EXERCISE OBJECTIVE:
Present the lines of the records below, from the line containing "Which of [120,168]" through the end of the records, as a numbered list, leaving out blank lines.

(Spatial reasoning dataset excerpts)
▬▬▬▬▬▬▬▬▬▬

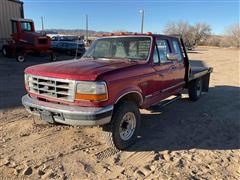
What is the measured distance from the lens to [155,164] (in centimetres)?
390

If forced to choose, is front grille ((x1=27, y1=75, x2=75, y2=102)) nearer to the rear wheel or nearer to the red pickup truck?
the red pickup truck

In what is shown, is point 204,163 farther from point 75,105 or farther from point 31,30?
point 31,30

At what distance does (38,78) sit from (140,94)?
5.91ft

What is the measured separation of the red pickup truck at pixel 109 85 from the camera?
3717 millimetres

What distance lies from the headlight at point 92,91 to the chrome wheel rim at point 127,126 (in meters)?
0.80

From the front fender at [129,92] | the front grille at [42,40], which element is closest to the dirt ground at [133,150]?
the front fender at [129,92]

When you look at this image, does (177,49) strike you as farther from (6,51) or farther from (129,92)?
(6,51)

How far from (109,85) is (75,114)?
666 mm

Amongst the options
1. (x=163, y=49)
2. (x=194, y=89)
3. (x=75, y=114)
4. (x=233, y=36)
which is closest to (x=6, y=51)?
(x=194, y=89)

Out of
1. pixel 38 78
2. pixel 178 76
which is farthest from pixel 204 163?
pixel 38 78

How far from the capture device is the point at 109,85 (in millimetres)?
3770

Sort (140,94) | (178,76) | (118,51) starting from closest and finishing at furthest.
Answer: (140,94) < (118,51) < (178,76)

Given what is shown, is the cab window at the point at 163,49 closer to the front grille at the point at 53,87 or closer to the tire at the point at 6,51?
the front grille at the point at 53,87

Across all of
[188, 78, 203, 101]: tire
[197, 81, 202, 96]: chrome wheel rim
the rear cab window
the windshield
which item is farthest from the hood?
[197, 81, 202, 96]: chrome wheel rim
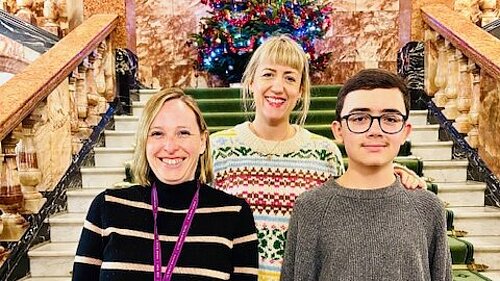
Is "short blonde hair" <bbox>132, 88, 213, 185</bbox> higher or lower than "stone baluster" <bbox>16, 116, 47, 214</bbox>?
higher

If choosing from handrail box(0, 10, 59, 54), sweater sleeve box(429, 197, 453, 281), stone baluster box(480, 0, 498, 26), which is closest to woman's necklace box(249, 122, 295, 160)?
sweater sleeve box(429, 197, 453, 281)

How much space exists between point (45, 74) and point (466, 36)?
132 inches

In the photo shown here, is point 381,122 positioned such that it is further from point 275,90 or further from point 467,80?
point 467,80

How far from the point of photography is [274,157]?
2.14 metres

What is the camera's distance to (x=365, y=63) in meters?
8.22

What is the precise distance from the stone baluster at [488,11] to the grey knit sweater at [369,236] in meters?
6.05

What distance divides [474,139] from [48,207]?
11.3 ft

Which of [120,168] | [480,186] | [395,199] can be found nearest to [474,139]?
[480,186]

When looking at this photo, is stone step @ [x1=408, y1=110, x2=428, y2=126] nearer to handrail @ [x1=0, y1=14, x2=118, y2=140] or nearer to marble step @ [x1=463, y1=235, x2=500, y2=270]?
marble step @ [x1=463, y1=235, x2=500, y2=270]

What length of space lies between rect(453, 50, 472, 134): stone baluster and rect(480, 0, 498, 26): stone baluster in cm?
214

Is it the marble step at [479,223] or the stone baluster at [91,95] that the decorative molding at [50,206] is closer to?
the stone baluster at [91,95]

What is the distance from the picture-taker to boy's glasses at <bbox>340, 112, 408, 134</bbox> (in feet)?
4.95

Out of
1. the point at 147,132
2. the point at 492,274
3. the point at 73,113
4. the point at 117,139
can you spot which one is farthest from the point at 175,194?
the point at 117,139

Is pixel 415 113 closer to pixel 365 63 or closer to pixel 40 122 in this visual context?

▬▬▬▬▬▬▬▬▬▬

EXPECTED ANSWER:
1. Which of [120,168] | [480,186] | [395,199] can be found nearest to [474,139]?
2. [480,186]
3. When looking at this photo, is stone step @ [x1=408, y1=110, x2=428, y2=126] nearer to handrail @ [x1=0, y1=14, x2=118, y2=140] or nearer to marble step @ [x1=463, y1=235, x2=500, y2=270]?
4. marble step @ [x1=463, y1=235, x2=500, y2=270]
5. What length of space lies between rect(453, 50, 472, 134): stone baluster and rect(480, 0, 498, 26): stone baluster in cm?
6. 214
7. Is it the marble step at [479,223] or the stone baluster at [91,95] that the decorative molding at [50,206] is closer to?
8. the stone baluster at [91,95]
9. What is the distance from the picture-taker to boy's glasses at <bbox>340, 112, 408, 134</bbox> (in feet)?
10. 4.95
11. Out of
12. 1. the point at 147,132
13. 2. the point at 492,274
14. 3. the point at 73,113
15. 4. the point at 117,139
16. can you spot which one is farthest from the point at 175,194?
17. the point at 117,139
18. Is pixel 415 113 closer to pixel 365 63 or closer to pixel 40 122 in this visual context?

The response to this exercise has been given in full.